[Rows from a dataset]
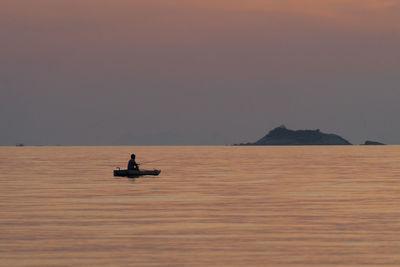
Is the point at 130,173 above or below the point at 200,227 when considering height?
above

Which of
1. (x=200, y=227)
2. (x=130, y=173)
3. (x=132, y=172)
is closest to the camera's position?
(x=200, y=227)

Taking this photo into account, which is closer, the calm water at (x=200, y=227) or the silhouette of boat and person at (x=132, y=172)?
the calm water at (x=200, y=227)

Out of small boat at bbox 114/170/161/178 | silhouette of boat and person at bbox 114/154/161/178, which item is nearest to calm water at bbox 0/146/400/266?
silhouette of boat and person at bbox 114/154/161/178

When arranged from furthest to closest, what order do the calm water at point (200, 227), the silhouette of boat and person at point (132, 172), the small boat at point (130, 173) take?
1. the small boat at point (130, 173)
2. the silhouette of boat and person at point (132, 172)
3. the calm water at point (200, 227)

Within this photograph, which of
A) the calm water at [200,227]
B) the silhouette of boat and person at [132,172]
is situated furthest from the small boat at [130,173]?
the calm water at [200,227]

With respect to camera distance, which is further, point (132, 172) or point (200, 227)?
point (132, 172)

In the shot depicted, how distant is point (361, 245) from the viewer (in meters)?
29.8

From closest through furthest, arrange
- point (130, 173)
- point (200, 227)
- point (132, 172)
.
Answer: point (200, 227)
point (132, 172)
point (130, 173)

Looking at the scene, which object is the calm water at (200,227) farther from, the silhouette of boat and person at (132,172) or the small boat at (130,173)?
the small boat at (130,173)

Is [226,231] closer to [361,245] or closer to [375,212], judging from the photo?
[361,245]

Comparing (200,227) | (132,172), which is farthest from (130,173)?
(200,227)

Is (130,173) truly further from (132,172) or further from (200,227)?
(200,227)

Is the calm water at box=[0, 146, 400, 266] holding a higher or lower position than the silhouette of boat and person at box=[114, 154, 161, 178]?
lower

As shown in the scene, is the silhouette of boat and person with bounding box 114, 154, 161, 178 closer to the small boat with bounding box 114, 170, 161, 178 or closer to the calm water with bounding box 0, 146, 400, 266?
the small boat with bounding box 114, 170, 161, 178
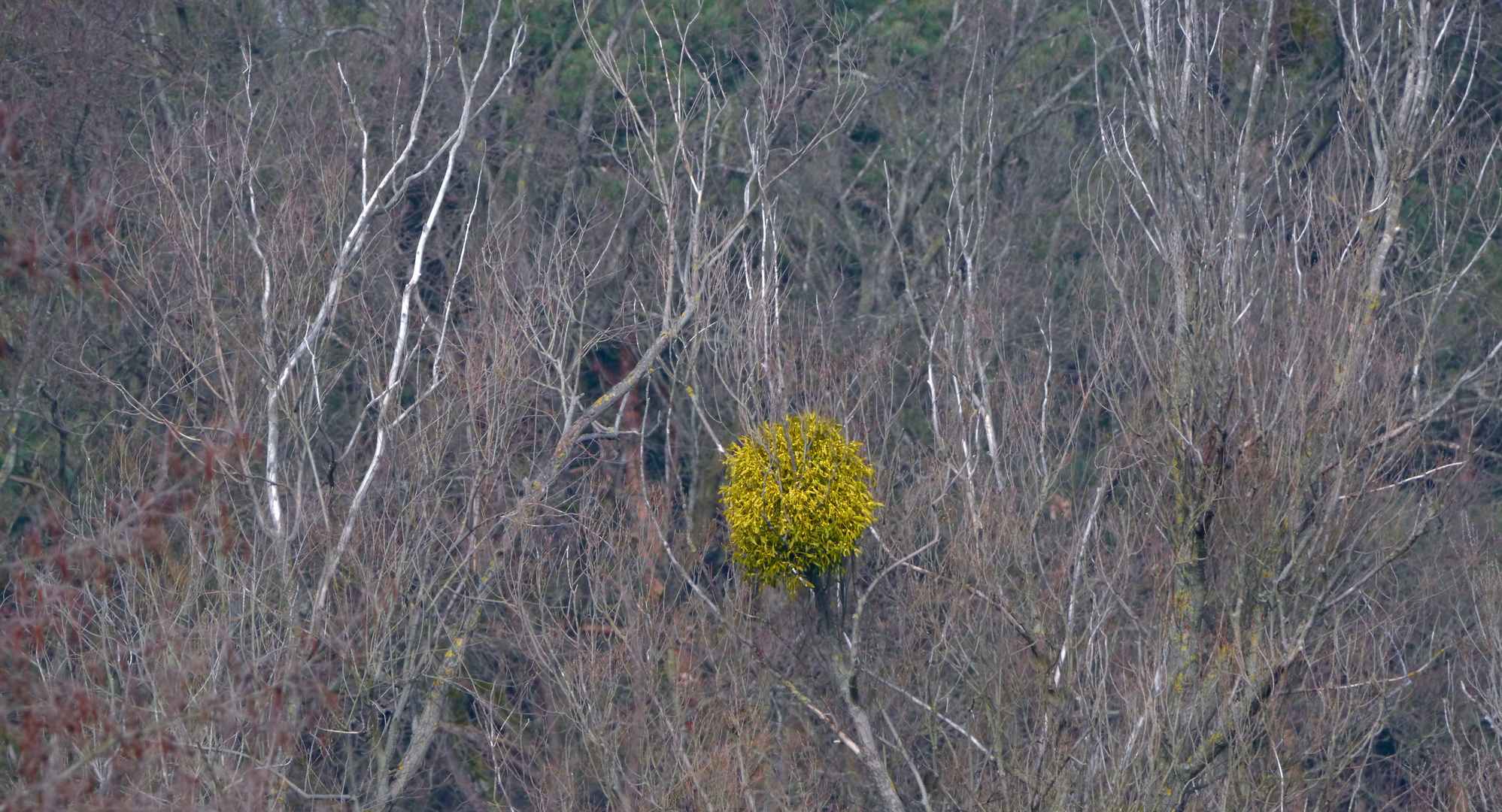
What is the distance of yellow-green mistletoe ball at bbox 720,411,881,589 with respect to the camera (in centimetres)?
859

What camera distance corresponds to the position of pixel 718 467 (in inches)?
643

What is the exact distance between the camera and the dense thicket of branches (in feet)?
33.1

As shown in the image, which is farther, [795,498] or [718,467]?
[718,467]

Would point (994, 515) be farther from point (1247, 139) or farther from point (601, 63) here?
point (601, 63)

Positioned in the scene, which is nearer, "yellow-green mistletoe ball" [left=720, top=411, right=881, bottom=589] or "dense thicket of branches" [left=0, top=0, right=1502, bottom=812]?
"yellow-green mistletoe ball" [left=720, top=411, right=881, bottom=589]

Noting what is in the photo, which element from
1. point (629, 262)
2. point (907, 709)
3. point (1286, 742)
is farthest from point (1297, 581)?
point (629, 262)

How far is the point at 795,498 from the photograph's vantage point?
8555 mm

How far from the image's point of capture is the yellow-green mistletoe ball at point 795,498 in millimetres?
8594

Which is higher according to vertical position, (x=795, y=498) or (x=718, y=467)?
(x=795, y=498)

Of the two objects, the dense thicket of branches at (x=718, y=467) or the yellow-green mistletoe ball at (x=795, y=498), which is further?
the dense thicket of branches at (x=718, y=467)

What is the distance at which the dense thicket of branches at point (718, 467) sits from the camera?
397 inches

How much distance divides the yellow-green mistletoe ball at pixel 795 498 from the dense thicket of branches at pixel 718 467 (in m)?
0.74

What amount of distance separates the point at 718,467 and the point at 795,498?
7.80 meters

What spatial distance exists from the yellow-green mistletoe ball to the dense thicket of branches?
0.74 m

• _Work required_:
Reproduce all of the data above verbatim, leaving out the pictures.

• _Written answer_:
Is the point at 130,173 above or below the point at 200,227 when considering height?
above

Which of
1. (x=200, y=227)
2. (x=130, y=173)
3. (x=132, y=172)
is closest to the camera's position?
(x=200, y=227)

Taking this photo into account, which is closer, the calm water at (x=200, y=227) or the silhouette of boat and person at (x=132, y=172)?
the calm water at (x=200, y=227)

Out of small boat at bbox 114/170/161/178 | silhouette of boat and person at bbox 114/154/161/178, which item is nearest to calm water at bbox 0/146/400/266?
silhouette of boat and person at bbox 114/154/161/178

When arranged from furthest to closest, what order do the calm water at point (200, 227), the silhouette of boat and person at point (132, 172), the small boat at point (130, 173) take?
1. the small boat at point (130, 173)
2. the silhouette of boat and person at point (132, 172)
3. the calm water at point (200, 227)

Within this photograph, which of
A) the calm water at [200,227]
B) the silhouette of boat and person at [132,172]
is situated furthest from the small boat at [130,173]?
the calm water at [200,227]

With respect to camera distance, which is further, point (132, 172) or point (200, 227)?
point (132, 172)

In the shot depicted, how distant is point (361, 245) from the viewer (in meters)?
29.8

From closest through furthest, arrange
- point (130, 173)
- point (200, 227)
- point (132, 172)
.
Answer: point (200, 227)
point (132, 172)
point (130, 173)

Looking at the scene, which object is the calm water at (200,227) farther from, the silhouette of boat and person at (132,172) or the small boat at (130,173)?
the small boat at (130,173)

Is [226,231] closer to [361,245] or closer to [375,212], judging from the photo?
[361,245]

Comparing (200,227) | (132,172), which is farthest from (130,173)?
(200,227)

Is (130,173) truly further from (132,172) or further from (200,227)?
(200,227)

Is the calm water at box=[0, 146, 400, 266] holding a higher or lower position than the silhouette of boat and person at box=[114, 154, 161, 178]?
lower

As shown in the scene, is the silhouette of boat and person with bounding box 114, 154, 161, 178 closer to the small boat with bounding box 114, 170, 161, 178 or closer to the calm water with bounding box 0, 146, 400, 266?
the small boat with bounding box 114, 170, 161, 178
What is the distance of yellow-green mistletoe ball at bbox 720,411,881,589 with respect to the camera (in centimetres)?
859

What camera distance corresponds to the position of pixel 718 467 (in inches)?
643

What is the exact distance between the camera and the dense thicket of branches (in feet)?
33.1

As shown in the image, which is farther, [795,498] or [718,467]?
[718,467]

Would point (994, 515) be farther from point (1247, 139) or farther from point (601, 63) here?
point (601, 63)

Positioned in the scene, which is nearer, "yellow-green mistletoe ball" [left=720, top=411, right=881, bottom=589] or "dense thicket of branches" [left=0, top=0, right=1502, bottom=812]?
"yellow-green mistletoe ball" [left=720, top=411, right=881, bottom=589]

Noting what is in the photo, which element from
1. point (629, 262)
2. point (907, 709)
3. point (1286, 742)
is farthest from point (1297, 581)?
point (629, 262)

How far is the point at 795,498 from the photograph's vantage point?
8555 mm

How far from the image's point of capture is the yellow-green mistletoe ball at point 795,498 in millimetres?
8594

Which is higher according to vertical position, (x=795, y=498) or (x=718, y=467)?
(x=795, y=498)

Of the two objects, the dense thicket of branches at (x=718, y=467) or the yellow-green mistletoe ball at (x=795, y=498), which is further?
the dense thicket of branches at (x=718, y=467)

What is the distance at which the dense thicket of branches at point (718, 467) sits from the camera?
397 inches

How much distance divides the yellow-green mistletoe ball at pixel 795 498 from the dense thicket of branches at pixel 718 467 (in m)?
0.74

What amount of distance separates the point at 718,467 and the point at 795,498?
7.80 meters

What spatial distance exists from the yellow-green mistletoe ball to the dense thicket of branches?
0.74 m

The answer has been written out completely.